The get_reprtree_from_rf_model function is designed to train a Random Forest model on a provided dataset and generate a representation tree (ReprTree) from the trained model. The function supports various configurations for data preprocessing, model hyperparameters, and sampling strategies, including random undersampling. Additionally, it allows for error correction and hyperparameter tuning.

Input Parameters

The following table describes the input parameters for the get_reprtree_from_rf_model function:

Parameter Description Type Default Value
Data A dataset to train the Random Forest model. If NULL, data is fetched using the get_Data_formatted_for_ml_and_best.m function.
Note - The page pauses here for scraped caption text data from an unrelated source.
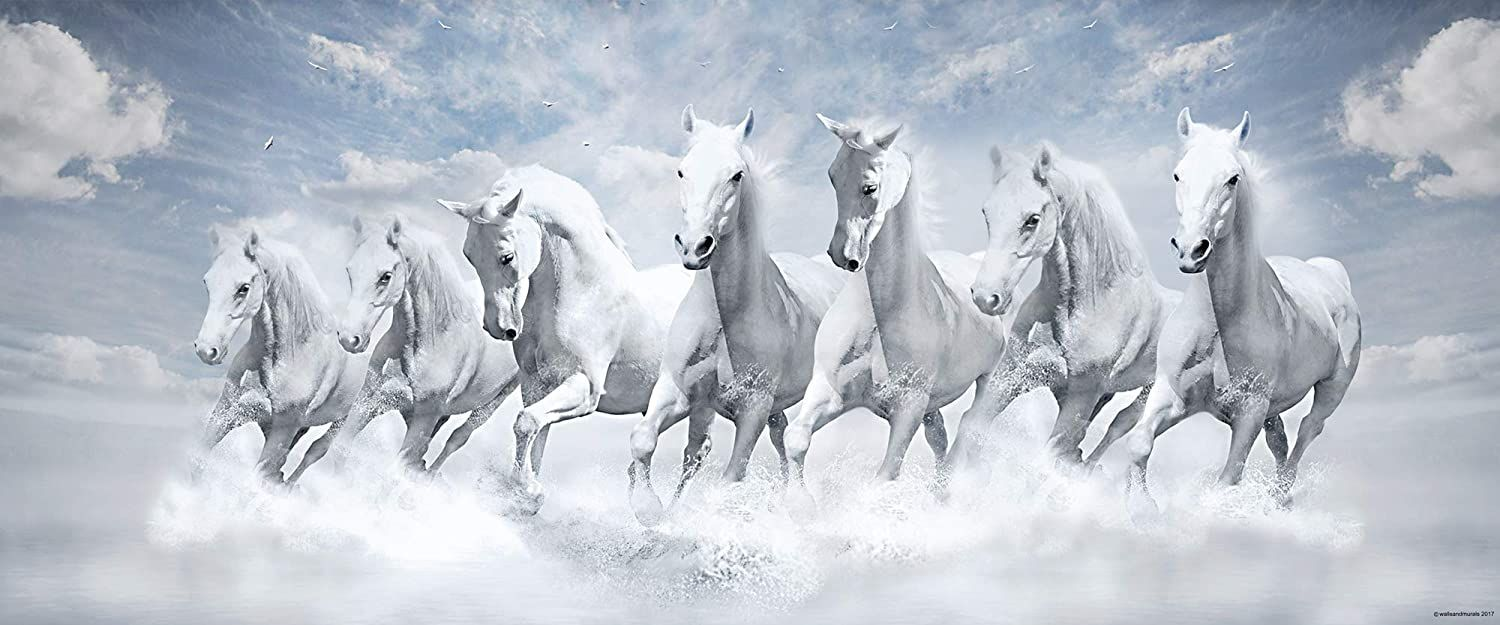 Walls And Murals Vinyl Landscapes Animals Painting Multicolour 20 X 48 Inch Amazon In Home In 2021 Horse Wall Art Canvases White Horse Painting Horse Wallpaper Full screen full hd white horse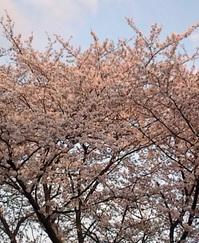 220410桜20100410170626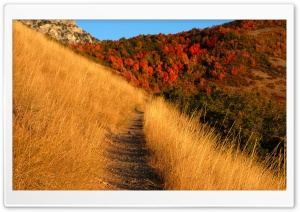Mountain Trail HD Wide Wallpaper for Widescreen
Data frame NULL
path_db The path to the database used for fetching or processing the data. Character string -
rat_studies A flag indicating whether rat studies are used. Boolean (TRUE/FALSE) FALSE
studyid_metadata Metadata related to study IDs. Data frame NULL
fake_study A flag indicating whether to use fake study data. Boolean (TRUE/FALSE) FALSE
use_xpt_file A flag to indicate whether to use the XPT file format for data input. Boolean (TRUE/FALSE) FALSE
Round A flag to round the data before processing. Boolean (TRUE/FALSE) FALSE
Impute A flag to specify whether to impute missing values in the data. Boolean (TRUE/FALSE) FALSE
reps The number of repetitions to perform for cross-validation or resampling. Integer -
holdback The fraction of data to hold back for testing. Numeric -
Undersample A flag indicating whether undersampling should be applied to balance the dataset. Boolean (TRUE/FALSE) FALSE
hyperparameter_tuning A flag indicating whether hyperparameter tuning should be performed. Boolean (TRUE/FALSE) FALSE
error_correction_method The method for error correction; valid options are 'Flip', 'Prune', or 'None'. Character string -

Output

The function generates a representation tree (ReprTree) from the trained Random Forest model and visualizes the first tree (k=5) from the model.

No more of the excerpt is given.